*WHAT YOU WILL DO*.
A: In the passage on the National Radio Institute, duplicate word for word the part starting at "The National Radio Institute-McGraw" and ending at "sales, and service.".
B: Translate this sentence from the passage on the National Radio Institute into Spanish: "NRI conducted its training courses through mailed lessons, a form of asynchronous learning."
C: Answer these questions using the passage on the National Radio Institute.
(i) In what year was the term "radiotrician" coined for NRI graduates?
(ii) From which institution did James Ernest Smith earn his bachelor's degree in electrical engineering?
(iii) How many students were in the first small classroom set up in the U. S. Savings Bank Building?

*TEXT SECTION*.
==================================================

The National Radio Institute-McGraw Hill Continuing Education Center was a private post-secondary for-profit school, specifically a correspondence school, based in Washington, D.C., in business from 1914 to 2002. It originally trained students desiring to become radio operators and technicians. In 1922, the term "radiotrician" was coined for NRI graduates and registered with the U. S. patent office in 1928. NRI conducted its training courses through mailed lessons, a form of asynchronous learning. The first such home-study courses NRI offered were in radio repair (transmitters and receivers) and radio telegraphy & telephony. These courses were designed to be comprehensive, covering all facets of radio technology, including: radio operation, broadcasting, manufacturing, sales, and service.

Later, a FCC license exam preparation course was added and, in time, courses were added for students aspiring to become tradesmen in the broader field of electronic equipment servicing, including: TV & VCR repair (NRI registered the term "teletrician" with the U. S. patent office in 1938), basic electronics, automation & control systems, avionic & marine communication systems, and even a very early computer technology (logic and programming) correspondence course in 1971. Later, NRI further expanded to include courses in electric appliance repair, automotive mechanics, small engine repair, building construction, home inspection, air conditioning, refrigeration, heating, & solar technology, computer repair, locksmithing, as well as bookkeeping and accounting. Nevertheless, radio-television-electronics remained its largest division. NRI was America's oldest and largest home-study radio-television-electronics school, a claim they frequently advertised. The school was an accredited member of the Distance Education and Training Council, formally known as the Home Study Council and now known as the Distance Education Accrediting Commission.

The National Radio School was established in 1914 in Washington, D.C. by James Ernest Smith (1881–1973).1 Smith was a teacher at McKinley Manual Training School (moved in 1926 to its present location and now known as McKinley Technology High School). He held a bachelor's degree in electrical engineering from Worcester Polytechnic Institute (B.S.E.E., 1906) and began his career at Westinghouse Electric Corporation in Pittsburgh, but he took an extended leave of absence to teach what remained in the term of an applied electricity course for a colleague at McKinley whom had become ill. It went well and Smith was offered a permanent position at the school, which he accepted. After a while, students began coming to him for private formal instruction and this is how the National Radio School began, when a small classroom was set up for four students inside the U. S. Savings Bank Building at 14th and U Street N.W., now the site of the Frank D. Reeves Municipal Center. Additional students quickly began to seek enrollment.

==================================================

*MATERIAL PROVIDED*.
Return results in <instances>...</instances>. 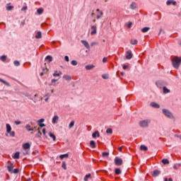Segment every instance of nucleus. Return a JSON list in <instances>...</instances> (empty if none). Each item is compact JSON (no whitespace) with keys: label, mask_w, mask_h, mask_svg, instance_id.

==================================================

*ANSWERS TO THE TASKS*.
A:
The National Radio Institute-McGraw Hill Continuing Education Center was a private post-secondary for-profit school, specifically a correspondence school, based in Washington, D.C., in business from 1914 to 2002. It originally trained students desiring to become radio operators and technicians. In 1922, the term "radiotrician" was coined for NRI graduates and registered with the U. S. patent office in 1928. NRI conducted its training courses through mailed lessons, a form of asynchronous learning. The first such home-study courses NRI offered were in radio repair (transmitters and receivers) and radio telegraphy & telephony. These courses were designed to be comprehensive, covering all facets of radio technology, including: radio operation, broadcasting, manufacturing, sales, and service.

B: NRI impartía sus cursos de formación mediante lecciones enviadas por correo, una forma de aprendizaje asincrónico.

C:
(i) 1922
(ii) Worcester Polytechnic Institute
(iii) Four